It’s time to get ready to plant potatoes! I’m so excited! Potatoes are some of the first crops we plant in spring.
Potatoes are the “funnest” crop my kids like to grow. It’s easy for them to plant and they really have fun digging up and finding the large, underground treasures at harvest time.
My target plant date here in mid-eastern Missouri is Saint Patrick’s Day (USDA zone 6a). We just recently made our annual stop at our favorite local produce store and seed potato provider, Sugar Grove Growers. We love this store. These folks know their stuff and have been in business in our local community for a very long time.I usually plant Red and Yukon Gold potatoes. This gives us a good variety of flavor and storing options and they do well in our soil.
I select potatoes a little bigger than a golf ball or a little smaller than a baseball. These are easier to plant with less potential problems. You can also get bigger ones and then cut them into these smaller sizes with 2 to 3 eyes each. You need to let these cut pieces “cure” for a day or two before planting.
When you plant seed potatoes, you need to ensure the eyes are pointing up. The eyes are what produce the foliage above the surface of the ground. The underground planted seed potato will provide food for the plant while it gets established. New potatoes will grow from the underground stems that develop as the plant matures.
Our garden is structured mostly using 5 x 20 foot wide-row beds with walking paths in between. I plant potatoes about 8 – 9 inches below the loosened soil surface on 12 inch centers evenly spaced throughout bed. One bed can plant about 8 pounds of seed potatoes.
After planting, I put a thick layer of straw or hay on top of the ground to retain moisture and keep the weeds down. As the plants develop over the growing season, I add a little more hay mulch. At harvest time, I just move the hay aside and fork out the potatoes.
I highly recommend a quick soil test be done in preparation for planting. I used to not concern myself with soil testing, thinking my composting routine would make the soil “good” without testing.
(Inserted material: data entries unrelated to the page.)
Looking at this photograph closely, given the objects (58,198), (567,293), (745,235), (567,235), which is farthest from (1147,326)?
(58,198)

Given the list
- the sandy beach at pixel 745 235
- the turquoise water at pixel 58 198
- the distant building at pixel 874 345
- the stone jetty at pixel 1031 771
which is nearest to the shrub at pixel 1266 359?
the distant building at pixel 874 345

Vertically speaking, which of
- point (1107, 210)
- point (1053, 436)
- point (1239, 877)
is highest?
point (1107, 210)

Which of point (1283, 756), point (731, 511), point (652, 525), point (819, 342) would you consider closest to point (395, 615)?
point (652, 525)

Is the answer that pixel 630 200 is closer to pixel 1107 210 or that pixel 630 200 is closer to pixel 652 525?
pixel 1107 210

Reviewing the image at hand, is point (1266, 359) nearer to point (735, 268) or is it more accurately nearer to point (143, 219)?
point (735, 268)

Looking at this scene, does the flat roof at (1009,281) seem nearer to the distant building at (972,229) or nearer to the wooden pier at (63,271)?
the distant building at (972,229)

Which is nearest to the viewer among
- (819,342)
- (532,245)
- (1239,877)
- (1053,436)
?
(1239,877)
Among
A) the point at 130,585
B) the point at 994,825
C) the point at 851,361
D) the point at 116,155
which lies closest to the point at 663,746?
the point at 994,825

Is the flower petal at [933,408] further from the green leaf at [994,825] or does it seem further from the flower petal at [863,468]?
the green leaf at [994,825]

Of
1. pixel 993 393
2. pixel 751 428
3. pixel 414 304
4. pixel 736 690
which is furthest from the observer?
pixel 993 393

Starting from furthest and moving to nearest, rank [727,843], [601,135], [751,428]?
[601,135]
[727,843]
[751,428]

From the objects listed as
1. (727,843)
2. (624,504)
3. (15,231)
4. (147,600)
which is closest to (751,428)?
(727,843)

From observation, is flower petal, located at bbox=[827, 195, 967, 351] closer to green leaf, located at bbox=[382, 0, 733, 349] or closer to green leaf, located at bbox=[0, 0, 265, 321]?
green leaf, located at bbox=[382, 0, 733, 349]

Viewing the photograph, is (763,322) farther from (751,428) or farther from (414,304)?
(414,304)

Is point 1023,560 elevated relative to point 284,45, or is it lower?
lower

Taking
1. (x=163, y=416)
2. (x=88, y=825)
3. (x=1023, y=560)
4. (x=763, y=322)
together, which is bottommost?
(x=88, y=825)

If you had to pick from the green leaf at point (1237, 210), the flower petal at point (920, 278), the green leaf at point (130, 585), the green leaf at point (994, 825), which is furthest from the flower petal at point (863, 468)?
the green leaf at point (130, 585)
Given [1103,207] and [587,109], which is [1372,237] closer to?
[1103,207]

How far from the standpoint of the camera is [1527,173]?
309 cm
Over time I started losing yield and “discovered” soil testing is best to ensure the right balance for the specific crop.
Potatoes like more acidic soil. The PH should be between 4.5 and 6.0. If my soil is not at this level, I will lose yield. I grow all-naturally and use Martin’s Disper-Sul Elemental Sulfur to bring the PH down if it is too high. I get this from our nearby organic grower supply store, Greene’s Country Store and Feed.
Happy planting! What are some of your potato planting tips and secrets?